> [Supplied text]
Our DD&A on oil and natural gas properties didn’t change much. It increased less than 1% sequentially from $10.96 per BOE in Q4 to $11 per BOE in Q1.

Lastly with regard to income taxes, our net effective rate this quarter was slightly lower, approximately 37% instead of 38%, as the higher pre-tax income allowed us to take a slightly larger 199 deduction. Our current taxes as a percentage of the total provision increased to almost half of the total provision.

We will be unable to take tax deductions on most of our CO2 pipeline expenditures during 2008 as these lines won’t be in service this year, and that is a significant portion of our 2008 spending.

This factor has become more significant as commodity prices have increased and our income has risen according. So therefore, as our income goes up, most of that is subject to current taxes.

So for 2008, based on where we’re at right now, we would expect our total tax rate to be between 37% and 38% with cash, or current taxes, about half of the total provision, much as it that was in the first quarter.

With that, I’ll turn it back to Gareth.

Gareth Roberts

Thanks. Bob is going to talk a little about production.

Robert Cornelius

Thank you Gareth. As Phil reported, the first quarter production averaged 44,900 BOEs per day, and that’s approximately the same as in fourth quarter 2007 after adjusting for the Louisiana property sale.

As we predicted during our February earnings call and our analyst meeting held earlier this month, total first quarter company production would be very close to forecast. And that average enhanced oil production of 17,156 BOEs per day would be approximately flat when we compared it to the fourth quarter of last year.

> [Exercise data]
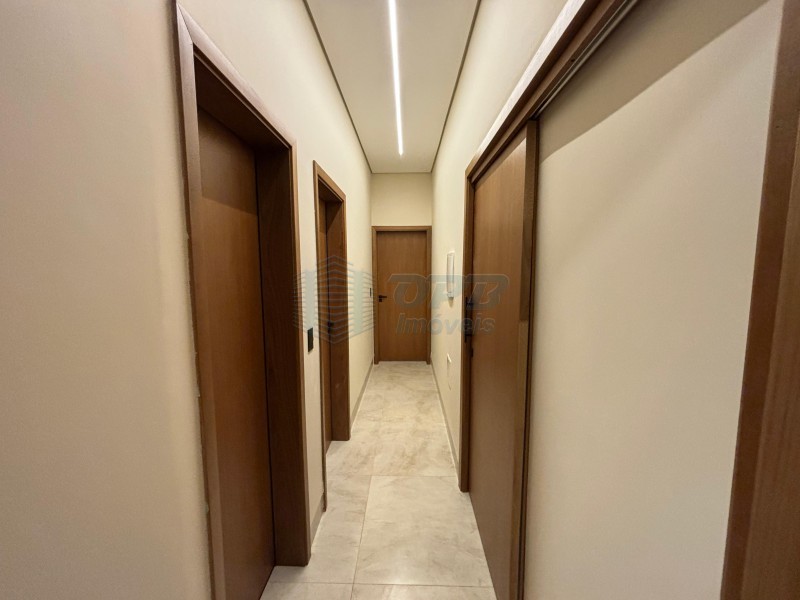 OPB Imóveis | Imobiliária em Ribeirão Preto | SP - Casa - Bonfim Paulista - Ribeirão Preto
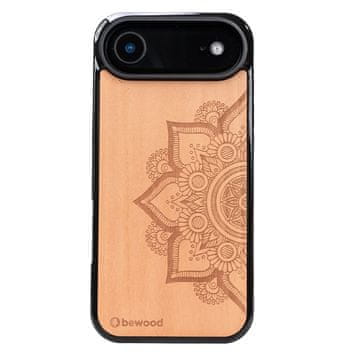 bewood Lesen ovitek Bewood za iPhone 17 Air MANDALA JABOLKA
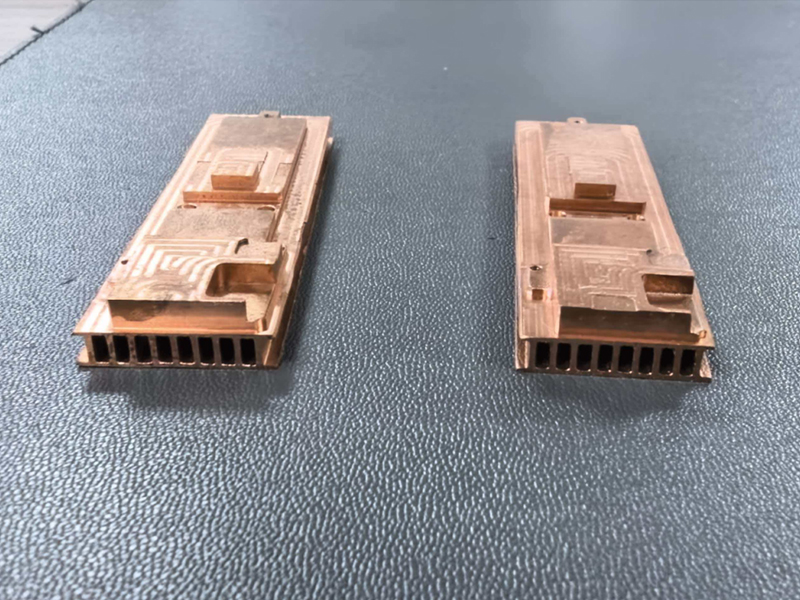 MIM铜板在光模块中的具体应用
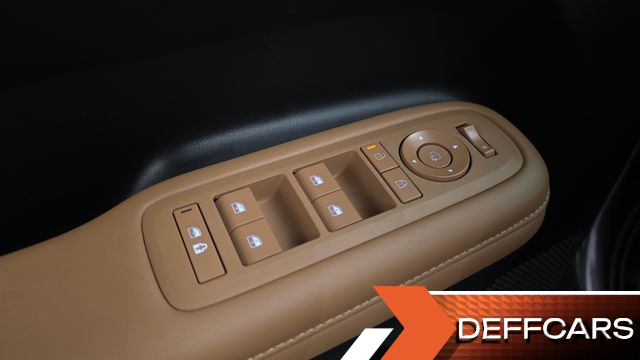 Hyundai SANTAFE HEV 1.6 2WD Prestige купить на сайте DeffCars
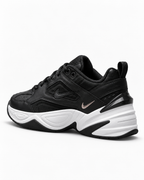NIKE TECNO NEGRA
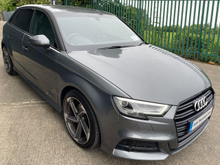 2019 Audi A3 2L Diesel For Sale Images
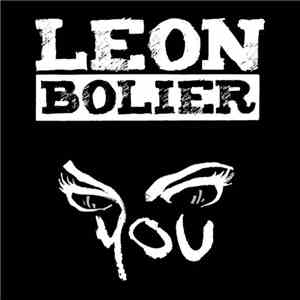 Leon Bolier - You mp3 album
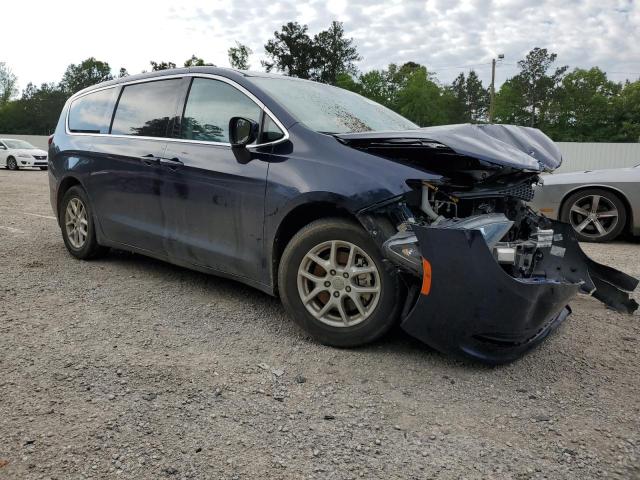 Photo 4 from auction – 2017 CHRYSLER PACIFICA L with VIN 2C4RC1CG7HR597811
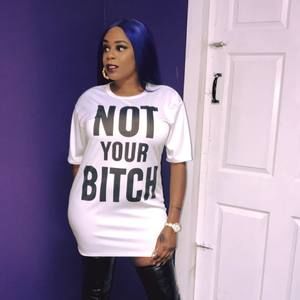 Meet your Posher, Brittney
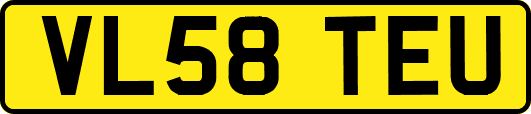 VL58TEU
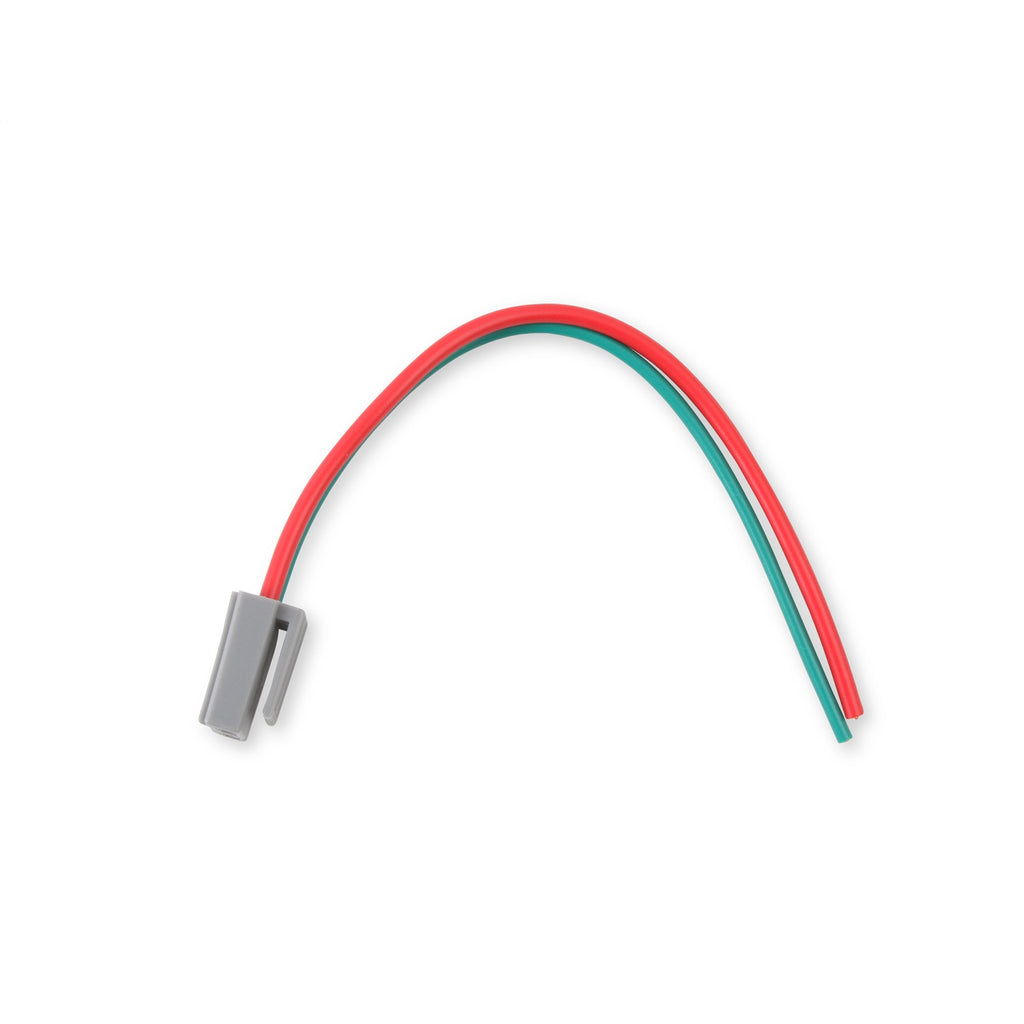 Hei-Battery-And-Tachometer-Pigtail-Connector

> [Your objective]
For each statement, say whether it agrees with the earnings call excerpt. Answer yes or no, and quote the words of the excerpt that decide it.
1. DD&A on oil and natural gas properties rose from $10.96 per BOE in Q4 to $11 per BOE in Q1.
2. The net effective tax rate this quarter was higher than in the prior quarter.
3. First quarter production averaged 44,900 BOEs per day.
The rows can be set aside.

> [Response to the task]
1. Yes: "It increased less than 1% sequentially from $10.96 per BOE in Q4 to $11 per BOE in Q1."
2. No: "our net effective rate this quarter was slightly lower, approximately 37% instead of 38%"
3. Yes: "the first quarter production averaged 44,900 BOEs per day"